Mr. Dunster frowned. For the first time he showed some signs of
uneasiness.
"Perhaps," he muttered, half to himself, "a motor-car would have been
better."
"Not on your life," his young companion intervened. "All the roads to
the coast here cross no end of small bridges - much weaker affairs than
the railway bridges. I bet there are some of those down already. Besides,
you wouldn't be able to see where you were going, on a night like this."
"There appears to be a chance," Mr. Dunster remarked drily, "that you
will have to scratch for your competition to-morrow."
"Also," the young man observed, "that you will have taken this special

train for nothing. I can't fancy the Harwich boat going out a night like
this."
Mr. Dunster relapsed into stony but anxious silence. The train
continued its erratic progress, sometimes stopping altogether for a time,
with whistle blowing repeatedly; sometimes creeping along the metals
as though feeling its way to safety. At last, after a somewhat prolonged
wait, the guard, whose hoarse voice they had heard on the platform of
the small station in which they were standing, entered the carriage.

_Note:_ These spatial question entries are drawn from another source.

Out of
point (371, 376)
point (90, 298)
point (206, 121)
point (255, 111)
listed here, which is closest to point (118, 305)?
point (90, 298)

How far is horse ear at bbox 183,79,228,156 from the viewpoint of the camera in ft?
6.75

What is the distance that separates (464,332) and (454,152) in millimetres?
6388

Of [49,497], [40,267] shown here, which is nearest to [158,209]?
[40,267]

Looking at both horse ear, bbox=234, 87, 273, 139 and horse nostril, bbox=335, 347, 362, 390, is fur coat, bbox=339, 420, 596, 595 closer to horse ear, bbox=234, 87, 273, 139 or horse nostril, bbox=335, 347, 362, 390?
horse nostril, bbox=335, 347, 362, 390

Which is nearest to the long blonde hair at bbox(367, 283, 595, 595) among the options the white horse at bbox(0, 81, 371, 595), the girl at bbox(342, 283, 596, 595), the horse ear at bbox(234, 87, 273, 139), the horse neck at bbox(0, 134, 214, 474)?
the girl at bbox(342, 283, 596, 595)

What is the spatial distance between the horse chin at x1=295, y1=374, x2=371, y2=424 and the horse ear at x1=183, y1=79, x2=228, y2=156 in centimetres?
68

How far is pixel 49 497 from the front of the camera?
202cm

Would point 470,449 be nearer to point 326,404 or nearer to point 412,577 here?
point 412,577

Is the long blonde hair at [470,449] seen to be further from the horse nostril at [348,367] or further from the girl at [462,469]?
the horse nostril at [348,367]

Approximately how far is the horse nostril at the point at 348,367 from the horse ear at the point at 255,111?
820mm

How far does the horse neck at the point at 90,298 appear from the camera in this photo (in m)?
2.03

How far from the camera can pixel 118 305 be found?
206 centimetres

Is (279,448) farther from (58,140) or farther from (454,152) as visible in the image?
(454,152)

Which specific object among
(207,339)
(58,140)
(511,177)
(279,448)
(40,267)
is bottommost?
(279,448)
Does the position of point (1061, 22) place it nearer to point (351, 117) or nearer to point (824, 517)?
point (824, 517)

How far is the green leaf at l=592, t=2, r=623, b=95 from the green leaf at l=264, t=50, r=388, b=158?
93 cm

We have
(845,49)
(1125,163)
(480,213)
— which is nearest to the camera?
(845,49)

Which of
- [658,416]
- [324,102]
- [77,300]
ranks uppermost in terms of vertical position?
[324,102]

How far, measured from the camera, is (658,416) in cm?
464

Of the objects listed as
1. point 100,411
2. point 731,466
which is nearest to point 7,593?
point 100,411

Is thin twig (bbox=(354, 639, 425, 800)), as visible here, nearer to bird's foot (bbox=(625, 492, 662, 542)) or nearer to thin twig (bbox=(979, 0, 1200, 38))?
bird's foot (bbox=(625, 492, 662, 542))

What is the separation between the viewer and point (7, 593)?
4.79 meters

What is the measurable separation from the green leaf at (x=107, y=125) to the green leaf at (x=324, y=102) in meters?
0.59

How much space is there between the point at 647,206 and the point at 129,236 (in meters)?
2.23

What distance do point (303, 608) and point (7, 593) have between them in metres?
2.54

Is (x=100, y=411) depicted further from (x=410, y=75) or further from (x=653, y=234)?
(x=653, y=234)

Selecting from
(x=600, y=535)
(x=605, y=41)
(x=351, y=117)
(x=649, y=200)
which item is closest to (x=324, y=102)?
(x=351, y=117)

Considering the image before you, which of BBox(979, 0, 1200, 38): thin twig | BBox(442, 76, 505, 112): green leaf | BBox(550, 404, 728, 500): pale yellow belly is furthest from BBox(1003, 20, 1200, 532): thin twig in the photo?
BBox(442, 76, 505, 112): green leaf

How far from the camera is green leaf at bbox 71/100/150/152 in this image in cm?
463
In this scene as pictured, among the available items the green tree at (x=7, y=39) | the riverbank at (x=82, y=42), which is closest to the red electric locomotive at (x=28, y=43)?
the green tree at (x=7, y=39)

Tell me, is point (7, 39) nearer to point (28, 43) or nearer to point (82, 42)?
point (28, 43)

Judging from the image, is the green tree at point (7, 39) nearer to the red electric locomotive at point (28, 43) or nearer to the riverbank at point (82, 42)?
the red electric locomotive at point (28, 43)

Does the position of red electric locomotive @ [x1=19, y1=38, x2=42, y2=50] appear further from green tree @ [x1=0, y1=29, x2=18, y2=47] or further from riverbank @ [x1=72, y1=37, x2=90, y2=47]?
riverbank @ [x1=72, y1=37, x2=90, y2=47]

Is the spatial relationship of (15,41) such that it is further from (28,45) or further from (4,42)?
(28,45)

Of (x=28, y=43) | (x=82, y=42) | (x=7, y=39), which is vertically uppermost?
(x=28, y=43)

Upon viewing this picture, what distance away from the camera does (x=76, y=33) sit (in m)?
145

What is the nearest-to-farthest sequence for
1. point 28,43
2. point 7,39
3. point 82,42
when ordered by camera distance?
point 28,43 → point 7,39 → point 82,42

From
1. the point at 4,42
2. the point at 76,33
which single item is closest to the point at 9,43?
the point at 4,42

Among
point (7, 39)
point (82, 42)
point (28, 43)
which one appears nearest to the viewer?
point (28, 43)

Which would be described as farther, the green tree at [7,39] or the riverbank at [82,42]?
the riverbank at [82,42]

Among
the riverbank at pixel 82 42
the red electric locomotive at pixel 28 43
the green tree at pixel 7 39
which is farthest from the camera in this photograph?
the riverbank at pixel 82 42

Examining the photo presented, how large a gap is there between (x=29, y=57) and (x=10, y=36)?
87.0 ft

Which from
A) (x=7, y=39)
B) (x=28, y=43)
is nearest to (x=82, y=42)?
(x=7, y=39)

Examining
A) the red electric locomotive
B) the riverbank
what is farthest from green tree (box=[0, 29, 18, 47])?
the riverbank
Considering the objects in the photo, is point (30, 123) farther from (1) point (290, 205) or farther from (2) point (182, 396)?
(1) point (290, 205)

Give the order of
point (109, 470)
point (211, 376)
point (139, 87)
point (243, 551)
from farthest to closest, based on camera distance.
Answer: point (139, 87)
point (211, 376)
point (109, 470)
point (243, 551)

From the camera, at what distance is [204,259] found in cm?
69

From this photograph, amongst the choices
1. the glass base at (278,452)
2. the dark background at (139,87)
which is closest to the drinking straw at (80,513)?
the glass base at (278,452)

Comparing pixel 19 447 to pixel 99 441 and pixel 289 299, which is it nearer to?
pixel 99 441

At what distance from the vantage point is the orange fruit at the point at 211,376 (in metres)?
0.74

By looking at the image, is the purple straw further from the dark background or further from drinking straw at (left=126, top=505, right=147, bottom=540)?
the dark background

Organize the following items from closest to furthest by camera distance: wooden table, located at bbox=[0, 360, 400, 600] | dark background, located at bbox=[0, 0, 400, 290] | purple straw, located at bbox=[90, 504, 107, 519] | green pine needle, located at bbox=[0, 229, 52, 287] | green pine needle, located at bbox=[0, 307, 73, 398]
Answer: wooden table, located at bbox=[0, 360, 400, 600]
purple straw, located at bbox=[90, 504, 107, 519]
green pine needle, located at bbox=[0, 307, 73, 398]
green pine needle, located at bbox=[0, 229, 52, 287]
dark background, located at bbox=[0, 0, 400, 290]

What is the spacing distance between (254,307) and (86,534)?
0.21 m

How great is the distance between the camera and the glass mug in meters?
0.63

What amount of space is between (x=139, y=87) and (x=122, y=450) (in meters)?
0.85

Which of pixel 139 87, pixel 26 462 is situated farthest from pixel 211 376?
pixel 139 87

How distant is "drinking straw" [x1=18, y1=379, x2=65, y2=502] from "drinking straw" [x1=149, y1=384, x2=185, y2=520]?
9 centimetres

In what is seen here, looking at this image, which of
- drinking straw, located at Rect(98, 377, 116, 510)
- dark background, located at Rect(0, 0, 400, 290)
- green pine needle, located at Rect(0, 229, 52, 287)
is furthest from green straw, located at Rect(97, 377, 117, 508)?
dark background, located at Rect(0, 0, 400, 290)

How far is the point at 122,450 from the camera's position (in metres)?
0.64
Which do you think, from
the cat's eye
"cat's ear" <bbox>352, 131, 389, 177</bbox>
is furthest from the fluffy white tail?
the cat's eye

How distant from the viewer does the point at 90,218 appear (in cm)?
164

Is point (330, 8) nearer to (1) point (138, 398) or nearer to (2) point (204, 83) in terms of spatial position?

With him came a gust of wind, once more sending the papers flying
around the compartment. The rain dripped from his clothes on to the
carpet. He had lost his hat, his hair was tossed with the wind, his face
was bleeding from a slight wound on the temple.
"The boat train's just ahead of us, sir," he announced. "She can't get on
any better than we can. We've just heard that there's a bridge down on
the line between Ipswich and Harwich."
"What are we going to do, then?" Mr. Dunster demanded.
"That's just what I've come to ask you, sir," the guard replied. "The
mail's going slowly on as far as Ipswich.